| EXERCISE GOAL |
Each entry below should be reproduced character for character.

| STORED RECORDS |
┄┄┄┄┄┄┄┄┄┄

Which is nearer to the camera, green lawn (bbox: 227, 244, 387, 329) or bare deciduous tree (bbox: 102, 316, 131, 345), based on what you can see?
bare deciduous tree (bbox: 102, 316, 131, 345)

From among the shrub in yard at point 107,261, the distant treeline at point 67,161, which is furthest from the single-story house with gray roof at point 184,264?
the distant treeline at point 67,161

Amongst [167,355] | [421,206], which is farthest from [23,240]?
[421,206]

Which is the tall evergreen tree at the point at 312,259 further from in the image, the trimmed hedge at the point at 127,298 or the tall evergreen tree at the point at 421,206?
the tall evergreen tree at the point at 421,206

┄┄┄┄┄┄┄┄┄┄

| RESPONSE TO THIS EXERCISE |
Which is nearer to the camera, green lawn (bbox: 227, 244, 387, 329) or bare deciduous tree (bbox: 102, 316, 131, 345), based on what you can see?
bare deciduous tree (bbox: 102, 316, 131, 345)

From among the shrub in yard at point 107,261, the distant treeline at point 67,161, which is furthest from the single-story house with gray roof at point 184,264?
the distant treeline at point 67,161

Amongst [167,355] | [421,206], which is farthest from [23,240]?
[421,206]

Which is the tall evergreen tree at the point at 312,259 further from in the image, the trimmed hedge at the point at 127,298 or the tall evergreen tree at the point at 421,206?
the tall evergreen tree at the point at 421,206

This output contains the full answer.